There’s been some controversy about the booksigning, so it deserves a post to itself.
This turned out to be the biggest booksigning ever, anywhere, Guinness Book of Records-worthy. So there were problems. But there were also successes.
The handling of the big authors was better than previous years. People wanting to see their favourite big name were given wristbands for signing, so they knew to turn up at the right time. That kept lines to a reasonable size and meant the readers could walk around and see the other authors.
Indie authors are complaining that they didn’t get the same breaks as the traditionally published authors. Apparently indie books, i.e., books that are on consignment, have to be stickered, while the traditionally published were handled by Barnes and Noble. So the traditionally published were in one room and indie authors, some of them huge names, were in the other ballroom.
I signed in the trad room. However, I would have appreciated the chance to sign my indie books too, specially my new releases from Loose-Id. However, the twain didn’t seem to meet. However, I had postcards for my releases, and some spiffy new cards for my new Samhain book, out the week of the signing, and the upcoming Kensington release which is coming out in August.
Other writers, especially the indies, weren’t as happy. Their section wasn’t as well attended, and few authors sold out of their books. Since the ballrooms were only separated by a hallway, and the volunteers were directing the readers to both places, it seems to be signing fatigue by the readers. Many of them said to me that it was too much, that they were rushing around and only managing to see their favorites. The announcer in the main room frequently directed people to the other room, so the readers knew it was there.

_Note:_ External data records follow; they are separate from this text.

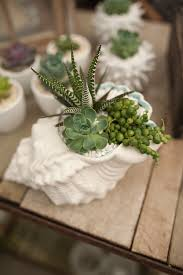 she sells sea shells succulent container gardens pinterest
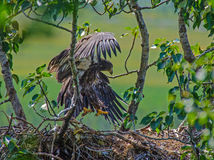Fledging Bald Eagle Stock Image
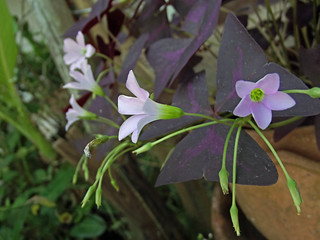 Oxalis triangularis A. St.-Hil. Oxalidaceae-red oxalis, purple shamrock, ออกซาลิส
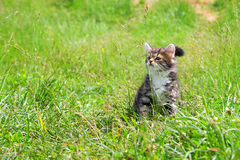 Kitten plays in a green grass Royalty Free Stock Photography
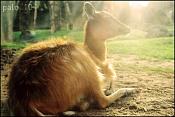 Fauna-calidez.jpg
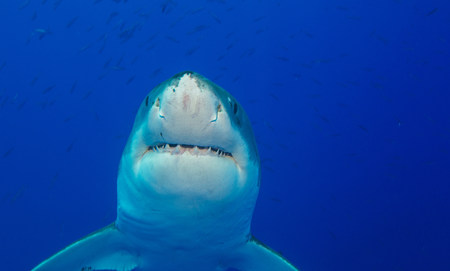 guadalupe island: Great white shark LANG_EVOIMAGES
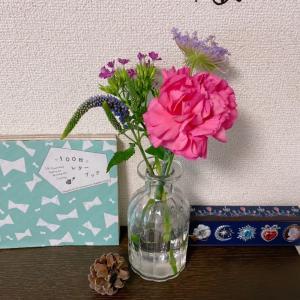 【ちゅび日記】ポストにお花が届く!お花の定期便『Bloomee LIFE(ブルーミーライフ)』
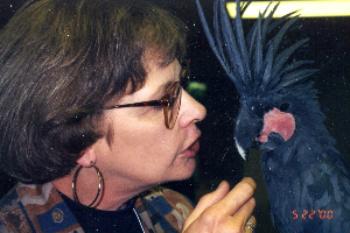 Liz with black Palm Cockatoo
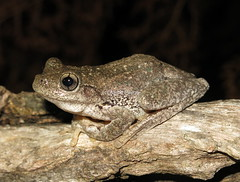 Peron's Laughing Tree Frog (Litoria peroni) (Heleioporus) Tags: perons laughing tree frog litoria peroni south sydney new wales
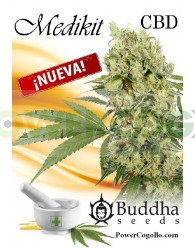 Medikit CBD Feminizada (Buddha Seeds)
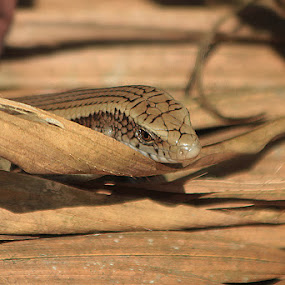 অঞ্জনা/Keeled Grass Skink,Keeled Indian Mabuya by Saeed Shoummo - Novices Only Wildlife ( অঞ্জনা, keeled grass skink, keeled indian mabuya, shoummo )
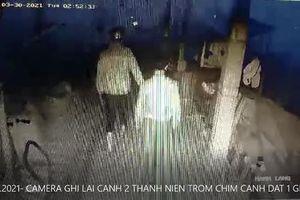 Clip trộm đột nhập nhà dân lấy đi 4 con chim cảnh đắt tiền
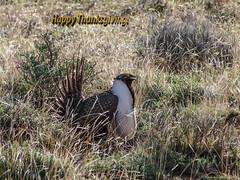 Sage Grouse - Happy Thanksgiving! (Wayne~Chadwick) Tags: mahleur oregon sage grouse
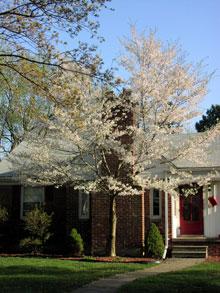 Flores em Michigan na Primavera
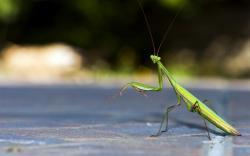 1920x1200 Animal Praying Mantis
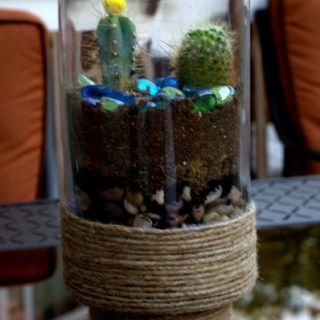 cactus terrarium, fix a broken glass vase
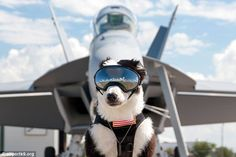 Donning a ski mask to protect his eyes from the wind and boots to shield his paws from theheat of the tarmac, the big-hearted worker has become a star, both on the runway and online.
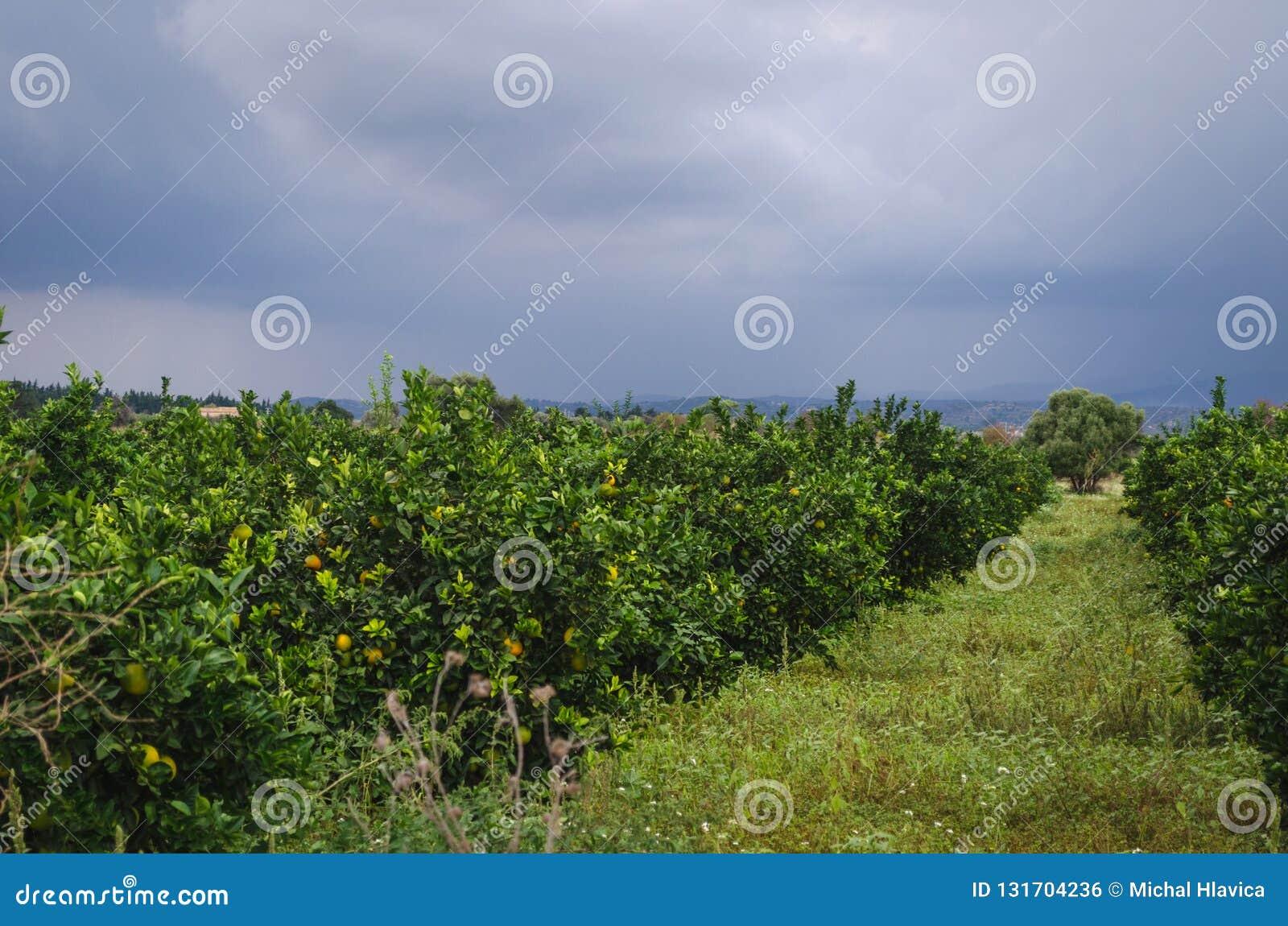 Plantation orange en Sicile, Italie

A longer signing? But the big names, the likes of EL James and Lee Child, wouldn’t want to stay there all day. A lottery to draw names out of a hat? Then some favourite authors might not get spots. I don’t know.
There was one glitch when a volunteer called the indie room the room for “aspiring” authors, but that was quickly corrected and not repeated.
When RT had two booksignings, that seemed to work better, but the earlier, indie booksignings of previous years were often only attended by the readers at the convention. When there are so many more published authors than ever before, the problem is how to fit them all in, or even how to choose the authors who are given places?
The other complaint was about the lines to pay. Ninety minutes standing in line. Wow.